WHAT THIS TASK INVOLVES:
Below are the records; locate each line with the word "Tanzania" and copy it.

(Stored items)

..............................

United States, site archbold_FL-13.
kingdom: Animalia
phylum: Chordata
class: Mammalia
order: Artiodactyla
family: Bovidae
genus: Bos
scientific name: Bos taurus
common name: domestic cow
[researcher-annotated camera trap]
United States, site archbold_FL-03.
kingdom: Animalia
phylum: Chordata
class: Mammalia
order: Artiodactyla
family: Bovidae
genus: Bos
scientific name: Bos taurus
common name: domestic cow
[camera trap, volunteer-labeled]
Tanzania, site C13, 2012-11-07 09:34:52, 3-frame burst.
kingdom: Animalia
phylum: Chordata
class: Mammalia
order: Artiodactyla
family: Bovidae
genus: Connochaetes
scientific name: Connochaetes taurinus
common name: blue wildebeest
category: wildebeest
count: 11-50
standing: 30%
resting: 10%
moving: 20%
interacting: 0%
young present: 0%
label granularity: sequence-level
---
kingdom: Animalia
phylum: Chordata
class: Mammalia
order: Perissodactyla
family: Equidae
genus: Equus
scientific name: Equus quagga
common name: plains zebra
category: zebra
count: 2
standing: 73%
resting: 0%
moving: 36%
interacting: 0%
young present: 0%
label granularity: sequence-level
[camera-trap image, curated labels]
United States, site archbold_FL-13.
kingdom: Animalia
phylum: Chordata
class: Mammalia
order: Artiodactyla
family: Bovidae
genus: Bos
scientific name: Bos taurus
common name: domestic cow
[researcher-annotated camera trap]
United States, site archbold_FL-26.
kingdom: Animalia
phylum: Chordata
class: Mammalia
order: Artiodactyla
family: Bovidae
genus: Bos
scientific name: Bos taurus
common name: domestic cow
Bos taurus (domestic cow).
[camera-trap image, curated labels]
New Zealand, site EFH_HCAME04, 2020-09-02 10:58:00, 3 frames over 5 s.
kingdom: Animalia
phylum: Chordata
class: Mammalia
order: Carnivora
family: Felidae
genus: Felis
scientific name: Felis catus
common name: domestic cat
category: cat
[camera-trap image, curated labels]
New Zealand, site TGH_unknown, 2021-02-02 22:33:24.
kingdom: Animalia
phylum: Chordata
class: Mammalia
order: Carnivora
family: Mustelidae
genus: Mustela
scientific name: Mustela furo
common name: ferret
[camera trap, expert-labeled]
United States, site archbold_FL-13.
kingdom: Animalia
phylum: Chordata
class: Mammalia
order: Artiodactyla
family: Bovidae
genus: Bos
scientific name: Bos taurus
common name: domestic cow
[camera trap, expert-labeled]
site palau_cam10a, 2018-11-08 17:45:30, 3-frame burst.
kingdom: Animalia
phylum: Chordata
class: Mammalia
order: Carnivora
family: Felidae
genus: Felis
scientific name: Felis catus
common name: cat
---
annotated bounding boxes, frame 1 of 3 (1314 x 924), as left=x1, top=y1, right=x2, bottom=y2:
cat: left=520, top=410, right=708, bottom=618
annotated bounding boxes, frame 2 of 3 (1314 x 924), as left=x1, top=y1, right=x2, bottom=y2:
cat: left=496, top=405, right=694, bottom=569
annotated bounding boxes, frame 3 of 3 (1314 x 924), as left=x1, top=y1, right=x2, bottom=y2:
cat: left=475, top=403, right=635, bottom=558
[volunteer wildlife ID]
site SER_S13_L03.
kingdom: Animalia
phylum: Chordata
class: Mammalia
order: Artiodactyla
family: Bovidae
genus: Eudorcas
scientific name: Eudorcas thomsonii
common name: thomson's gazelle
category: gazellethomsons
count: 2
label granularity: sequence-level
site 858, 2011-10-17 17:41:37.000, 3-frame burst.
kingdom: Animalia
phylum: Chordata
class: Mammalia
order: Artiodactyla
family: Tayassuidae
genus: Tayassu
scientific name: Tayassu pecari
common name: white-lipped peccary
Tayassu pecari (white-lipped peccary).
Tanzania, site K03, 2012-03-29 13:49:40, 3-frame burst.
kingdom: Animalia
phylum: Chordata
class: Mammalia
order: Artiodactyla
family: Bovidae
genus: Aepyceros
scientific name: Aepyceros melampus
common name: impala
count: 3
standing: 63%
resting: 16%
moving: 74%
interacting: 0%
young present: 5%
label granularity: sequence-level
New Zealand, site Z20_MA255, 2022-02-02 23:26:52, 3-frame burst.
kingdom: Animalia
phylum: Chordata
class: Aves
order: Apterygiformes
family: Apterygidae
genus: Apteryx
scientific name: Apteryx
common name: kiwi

..............................

YOUR RESPONSE:
Tanzania, site C13, 2012-11-07 09:34:52, 3-frame burst.
Tanzania, site K03, 2012-03-29 13:49:40, 3-frame burst.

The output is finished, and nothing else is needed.